▶ [练习]: 一字不差地输出下方《生命的过客》这段文字的全文。

▶ [所给摘录]:
Wednesday, November 5, 2008

生命的过客

我和你在不知情的情况下认识,
我和你从没想过会当朋友,
我和你从没想过从朋友变成情人,
我从没想过你对我一见钟情,
我从没想过我们的恋情在那天就结束了。。。。
回想这几年,日子真的很难挨,
该挨的都挨了,该走的都走了,
那又怎样?
为什么当初我教你那么多,你却没听我说?
我总觉得你还是一样,
我们真的很多年没见了,不知现在的你过的怎样,变成什么了?
只知你身边多了个她和小的他。。。
虽然每次你说,还是我对你最好,
还有机会,我们还要在一起,
我每次给你的答案却是《等你离婚了再说》》哈哈~
我只能说我们的缘结束了。
在这里和你说声谢谢,
最了解我的还是你,
对我最。。。也是你,
当初如果我没忍心丢下你,今天的结局是否不一样?
祝福你。。。。
另一个,我不想再提起,
讲真,现在回想他的离去,不值得留泪。。
对于,一个不负责任的男人来说,他TOTALLY IN THE LIST!
在没理由的情况下,结束了21个月的情。。。
当初,想知道答案,现在想想笨了一点。。。

▶ [提取记录]:
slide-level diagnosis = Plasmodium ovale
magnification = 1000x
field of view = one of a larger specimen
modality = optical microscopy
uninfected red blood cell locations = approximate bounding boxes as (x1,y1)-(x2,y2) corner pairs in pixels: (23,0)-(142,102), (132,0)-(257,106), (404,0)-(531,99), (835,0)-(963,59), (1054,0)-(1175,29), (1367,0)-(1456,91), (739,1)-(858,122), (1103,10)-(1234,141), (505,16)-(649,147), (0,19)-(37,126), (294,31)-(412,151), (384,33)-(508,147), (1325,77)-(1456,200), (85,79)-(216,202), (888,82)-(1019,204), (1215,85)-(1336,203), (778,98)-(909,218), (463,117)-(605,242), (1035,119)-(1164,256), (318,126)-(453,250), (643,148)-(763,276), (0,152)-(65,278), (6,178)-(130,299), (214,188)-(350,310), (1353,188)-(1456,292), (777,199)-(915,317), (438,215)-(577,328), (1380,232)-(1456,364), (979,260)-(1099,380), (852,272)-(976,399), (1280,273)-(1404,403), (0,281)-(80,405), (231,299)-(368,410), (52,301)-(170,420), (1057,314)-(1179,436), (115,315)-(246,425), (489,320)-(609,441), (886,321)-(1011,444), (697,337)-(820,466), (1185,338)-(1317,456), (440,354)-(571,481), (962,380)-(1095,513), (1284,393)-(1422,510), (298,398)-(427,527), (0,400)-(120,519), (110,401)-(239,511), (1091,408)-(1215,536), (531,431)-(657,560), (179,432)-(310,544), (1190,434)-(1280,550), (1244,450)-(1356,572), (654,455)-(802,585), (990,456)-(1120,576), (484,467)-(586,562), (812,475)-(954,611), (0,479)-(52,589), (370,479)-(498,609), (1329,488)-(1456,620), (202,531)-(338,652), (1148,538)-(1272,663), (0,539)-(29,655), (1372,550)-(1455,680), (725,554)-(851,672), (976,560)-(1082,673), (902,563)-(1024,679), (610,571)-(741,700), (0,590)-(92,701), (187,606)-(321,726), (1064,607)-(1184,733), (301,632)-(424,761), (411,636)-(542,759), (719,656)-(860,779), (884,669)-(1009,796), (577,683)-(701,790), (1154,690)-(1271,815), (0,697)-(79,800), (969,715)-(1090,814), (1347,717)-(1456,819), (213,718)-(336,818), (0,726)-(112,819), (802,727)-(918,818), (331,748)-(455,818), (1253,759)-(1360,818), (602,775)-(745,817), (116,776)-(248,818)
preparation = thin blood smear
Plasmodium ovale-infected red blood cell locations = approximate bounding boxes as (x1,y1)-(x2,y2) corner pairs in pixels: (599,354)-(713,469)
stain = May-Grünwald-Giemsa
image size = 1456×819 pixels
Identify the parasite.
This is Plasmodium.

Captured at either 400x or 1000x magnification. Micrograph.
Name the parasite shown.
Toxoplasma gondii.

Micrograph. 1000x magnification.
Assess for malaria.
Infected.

▶ [完整回答]:
Wednesday, November 5, 2008

生命的过客

我和你在不知情的情况下认识,
我和你从没想过会当朋友,
我和你从没想过从朋友变成情人,
我从没想过你对我一见钟情,
我从没想过我们的恋情在那天就结束了。。。。
回想这几年,日子真的很难挨,
该挨的都挨了,该走的都走了,
那又怎样?
为什么当初我教你那么多,你却没听我说?
我总觉得你还是一样,
我们真的很多年没见了,不知现在的你过的怎样,变成什么了?
只知你身边多了个她和小的他。。。
虽然每次你说,还是我对你最好,
还有机会,我们还要在一起,
我每次给你的答案却是《等你离婚了再说》》哈哈~
我只能说我们的缘结束了。
在这里和你说声谢谢,
最了解我的还是你,
对我最。。。也是你,
当初如果我没忍心丢下你,今天的结局是否不一样?
祝福你。。。。
另一个,我不想再提起,
讲真,现在回想他的离去,不值得留泪。。
对于,一个不负责任的男人来说,他TOTALLY IN THE LIST!
在没理由的情况下,结束了21个月的情。。。
当初,想知道答案,现在想想笨了一点。。。